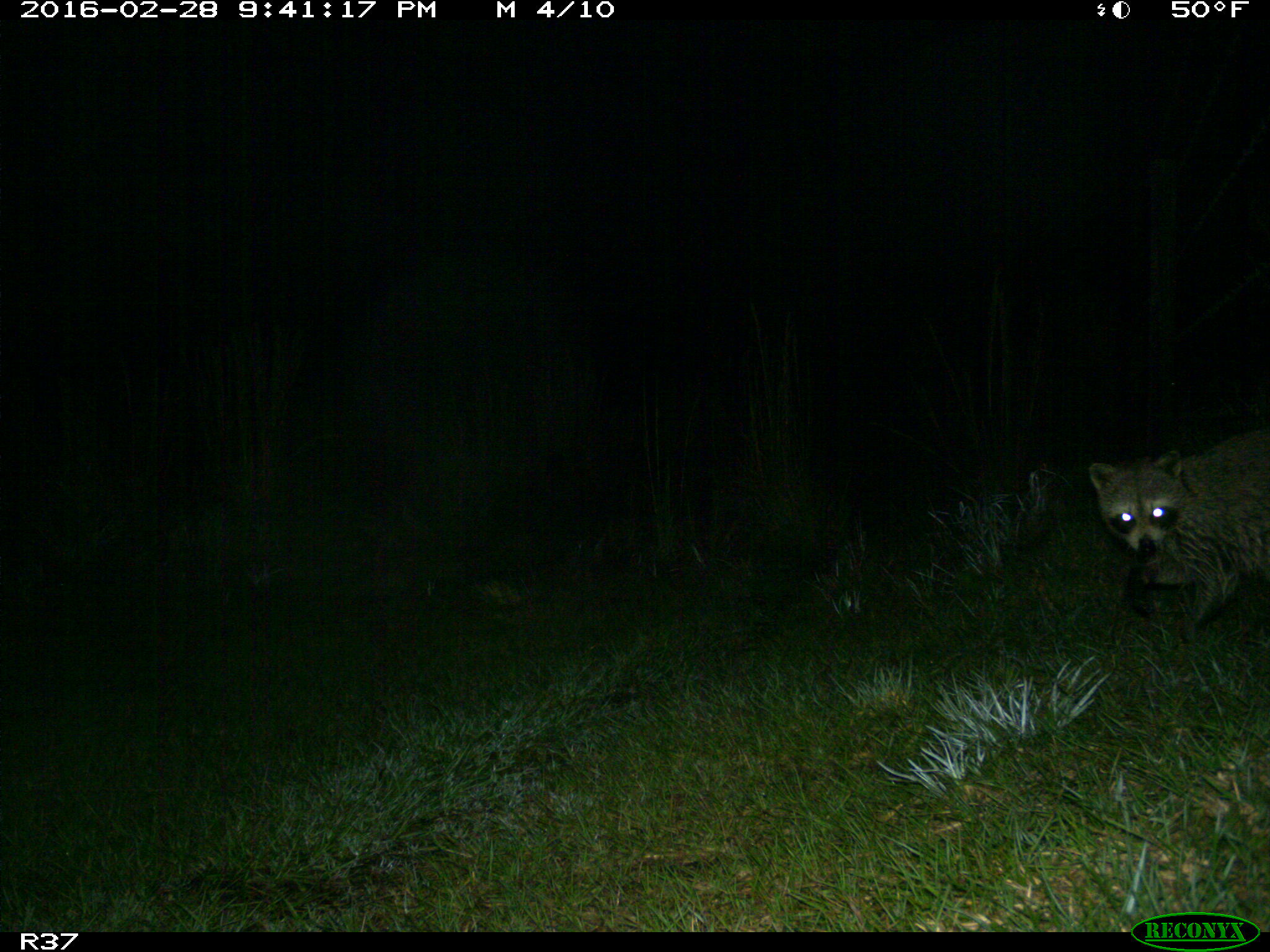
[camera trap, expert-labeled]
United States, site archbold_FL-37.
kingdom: Animalia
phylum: Chordata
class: Mammalia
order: Carnivora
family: Procyonidae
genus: Procyon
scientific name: Procyon lotor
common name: common raccoon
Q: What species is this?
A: Procyon lotor (common raccoon).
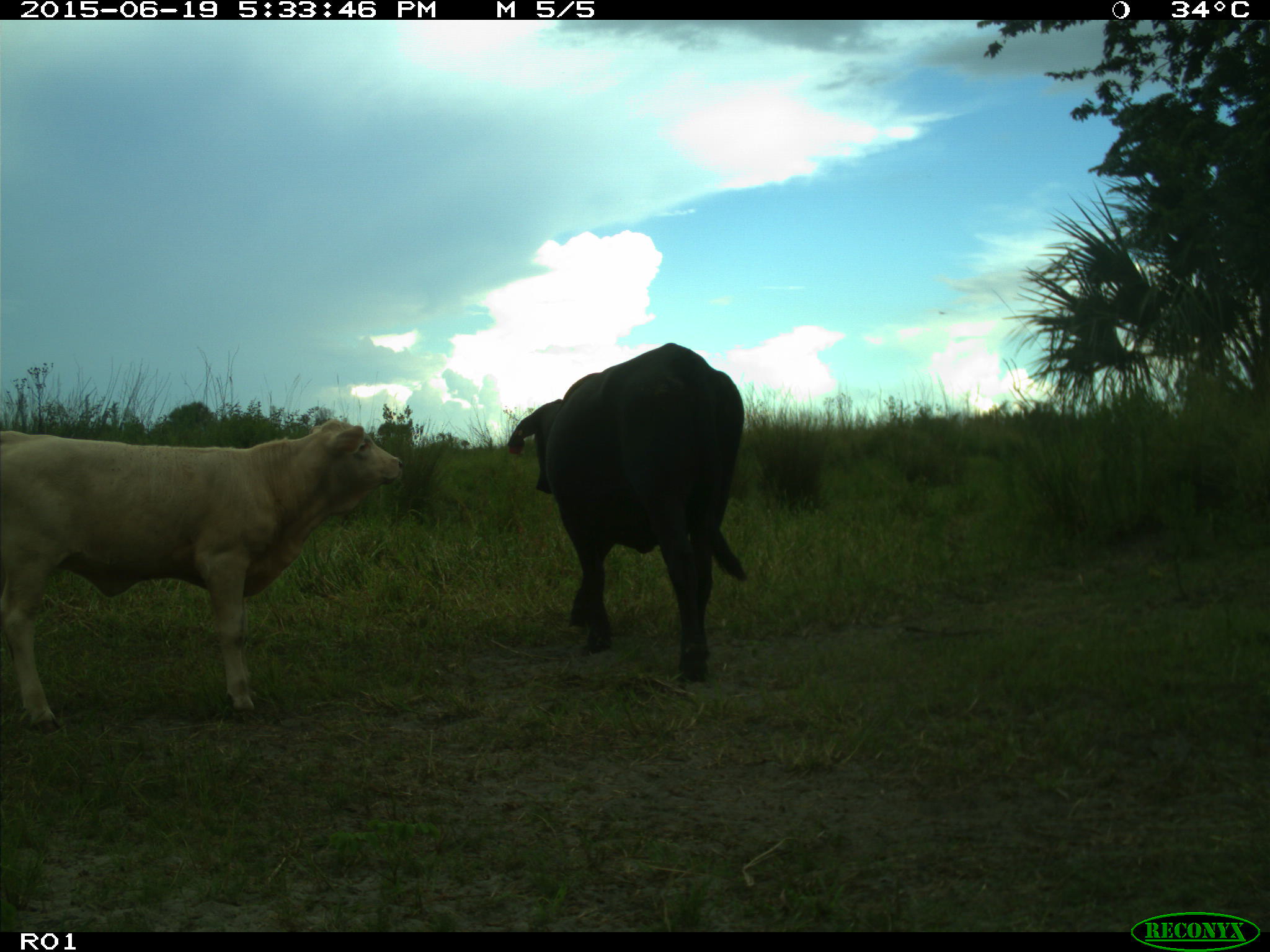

============================================================

Your copy must start at the line that holds "family: Procyonidae" and end at the last line of the data, both included; it must contain no pictures.

Your response:
family: Procyonidae
genus: Procyon
scientific name: Procyon lotor
common name: common raccoon
Q: What species is this?
A: Procyon lotor (common raccoon).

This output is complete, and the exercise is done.